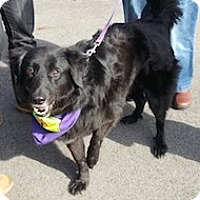 Adopt A Pet :: Cyrus - Brattleboro, VT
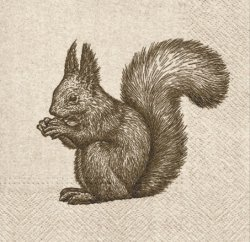 Serwetki dekoracyjne We Care Squirrel WIEWIÓRKA 33x33 cm (SDL016300)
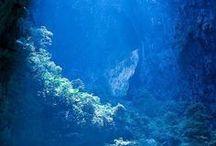 Places I'd Like to Go / by Ellen De Lenclos
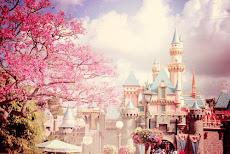 Disney dream.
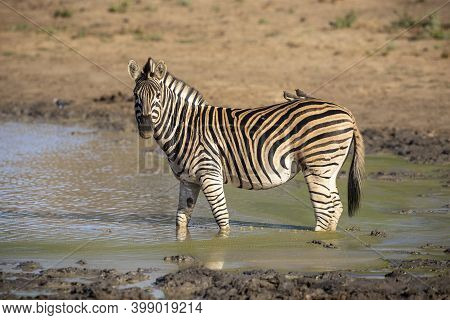 Adult Zebra Standing In Muddy Water Looking Alert In Kruger National Park In South Africa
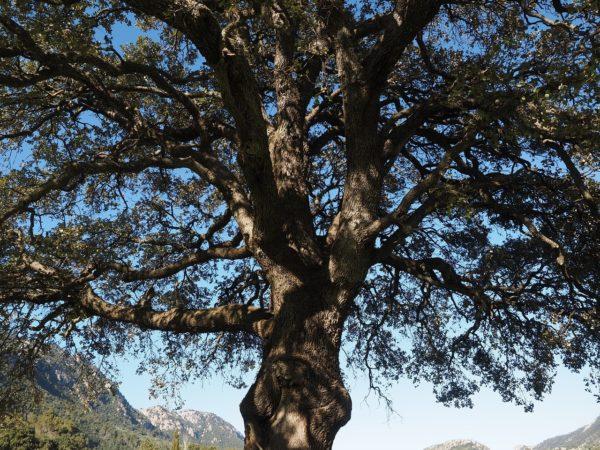 Kampferbaum zur Gewinnung von Ho-Blätter (ätherisches Öl)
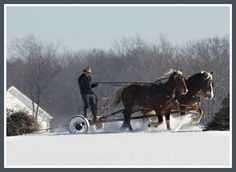 Amish getting around in winter.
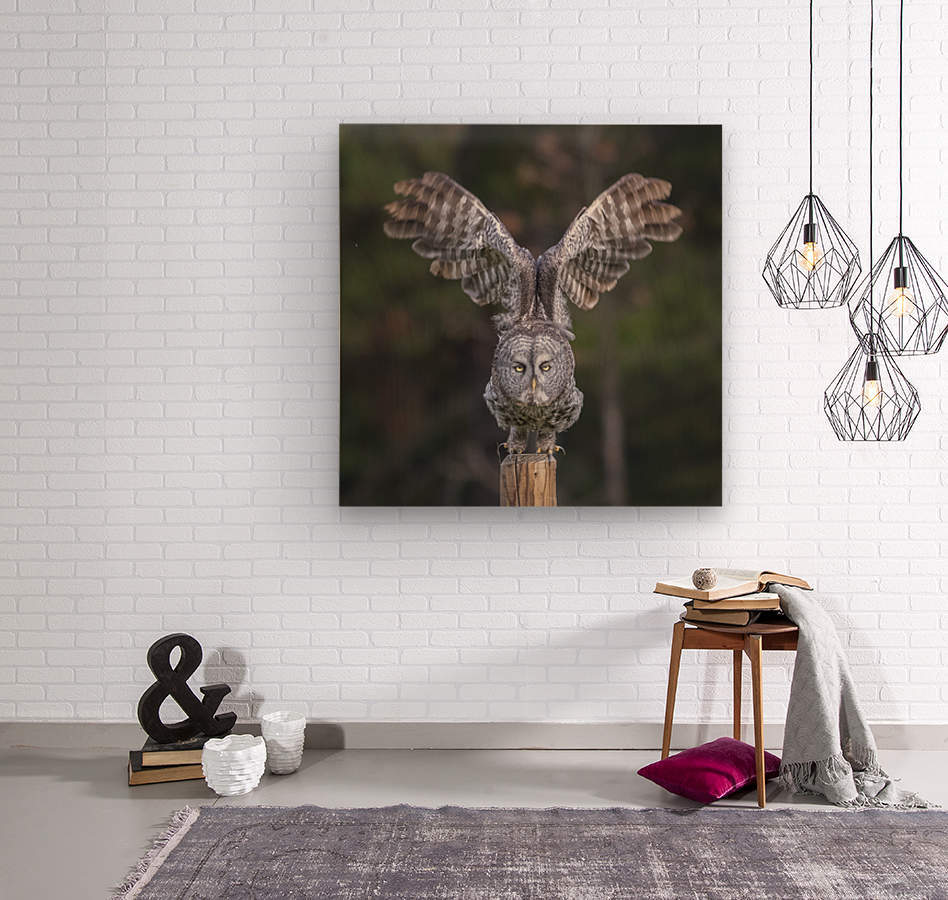Great Grey Owl - Cleared for Take Off  Wood print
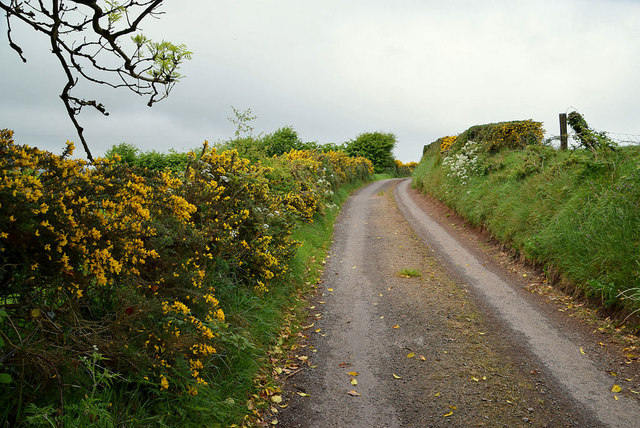 Whins along Tycanny Road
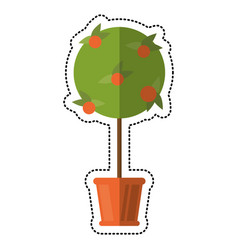cartoon tree pot decorative garden vector image vector image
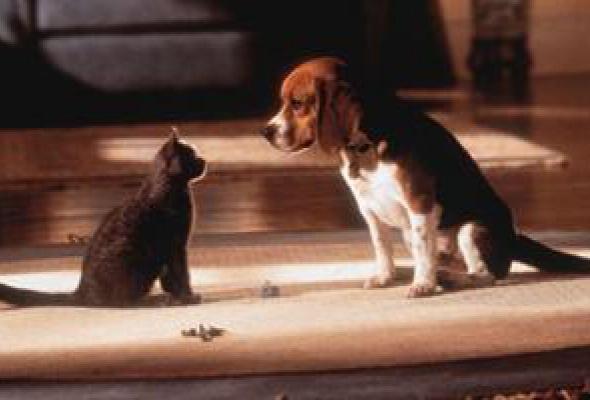 Кошки против собак - Фото №6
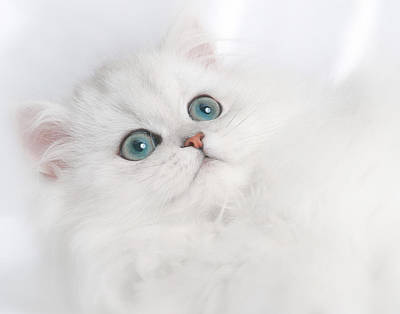 Photograph - Cute White Persian Kitten by David and Carol Kelly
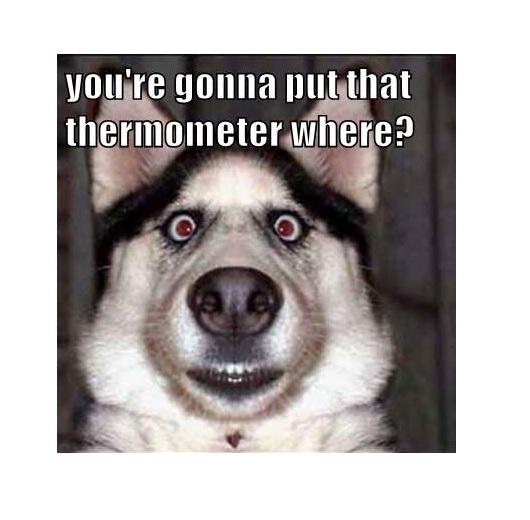 Científicos crean un sensor de temperatura ultransensible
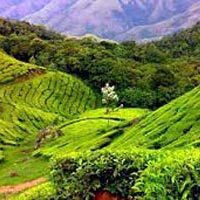 Spices & Palaces of Southern India Tour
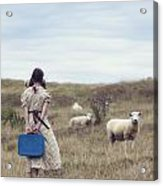 Girl With Sheeps Acrylic Print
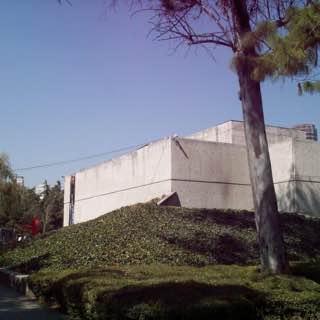 Museo Rufino Tamayo, Mexico City, mexico , mexicocity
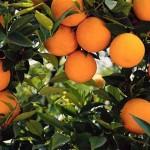 Akdeniz Bölgesinde Yetişen Tarım Ürünleri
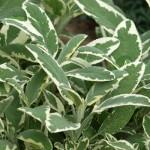 Salvia Officinalis Variegata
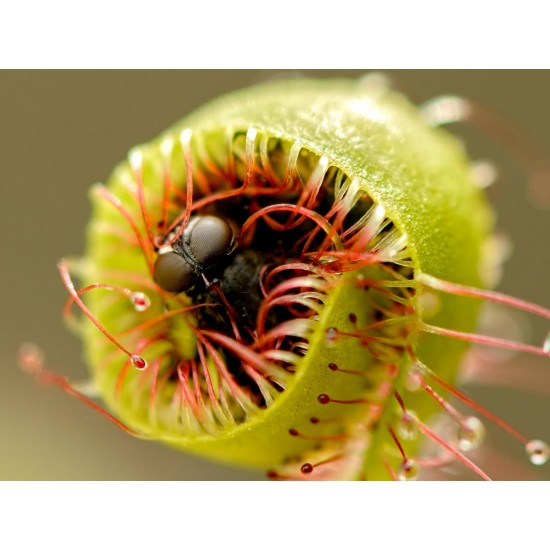 Drosera capensis - Δροσέρα σαρκοφάγο φυτό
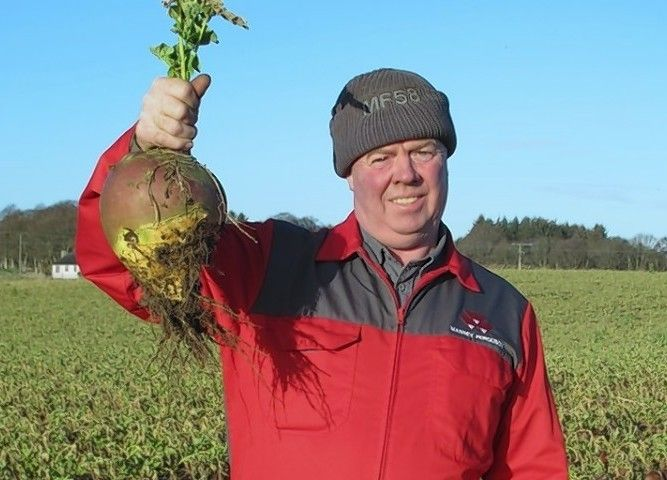 George-Gray-turnips-e1420463226698.jpg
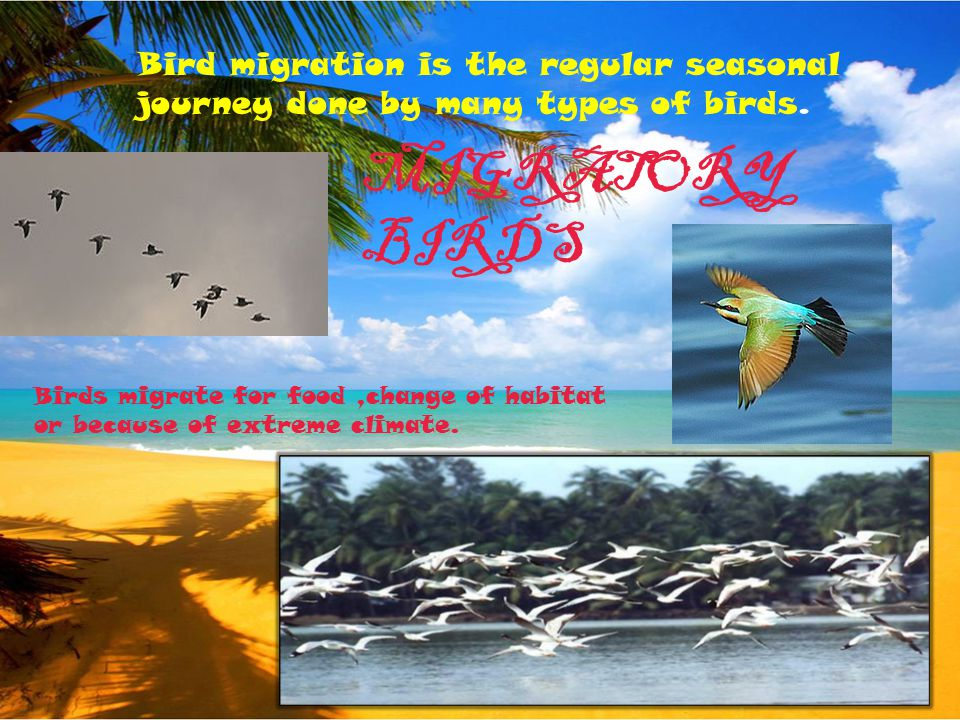 Bird migration is the regular seasonal journey done by many types of birds.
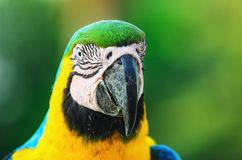 Blue-and-yellow macaw known as Arara-caninde in Brazil. Macaw with blue wings and yellow belly. Beautiful wild animal from Pantanal, Brazil Stock Images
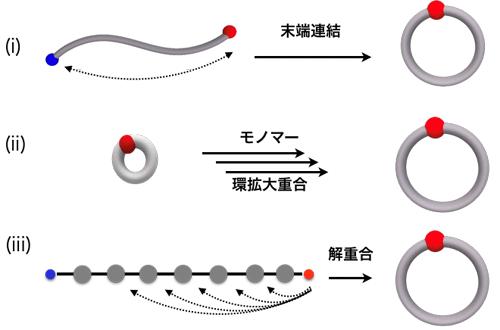 図 環状分子(環状高分子を含む)の合成法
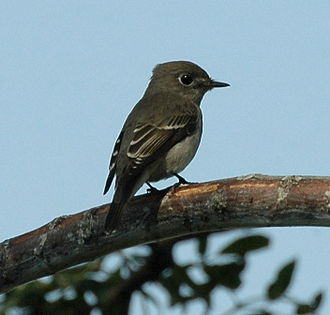 Asian brown flycatcher - Mai Po, Hong Kong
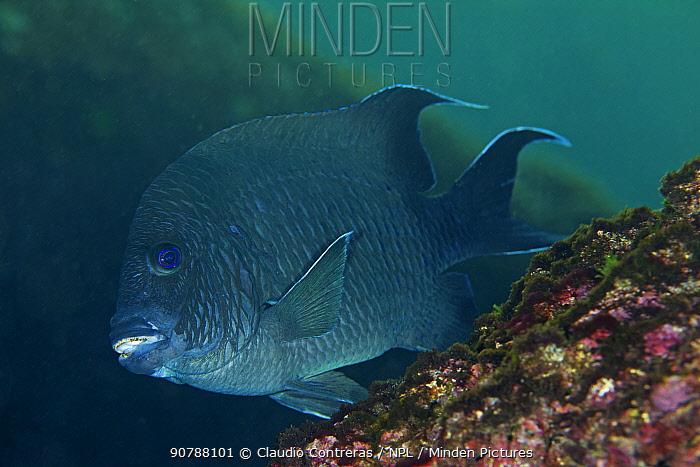 Giant damselfish (Microspathodon dorsalis), San Agustin Bay, Huatulco Bays National Park, southern Mexico, November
________________
Only one stretch of the listing is wanted: the lines starting at the one with "Museo Rufino Tamayo, Mexico" and ending at the one with "Asian brown flycatcher - Mai Po, Hong Kong", copied exactly and free of pictures.

→ Answer to the problem:
 Museo Rufino Tamayo, Mexico City, mexico , mexicocity
 Akdeniz Bölgesinde Yetişen Tarım Ürünleri
 Salvia Officinalis Variegata
 Drosera capensis - Δροσέρα σαρκοφάγο φυτό
 George-Gray-turnips-e1420463226698.jpg
 Bird migration is the regular seasonal journey done by many types of birds.
 Blue-and-yellow macaw known as Arara-caninde in Brazil. Macaw with blue wings and yellow belly. Beautiful wild animal from Pantanal, Brazil Stock Images
 図 環状分子(環状高分子を含む)の合成法
 Asian brown flycatcher - Mai Po, Hong Kong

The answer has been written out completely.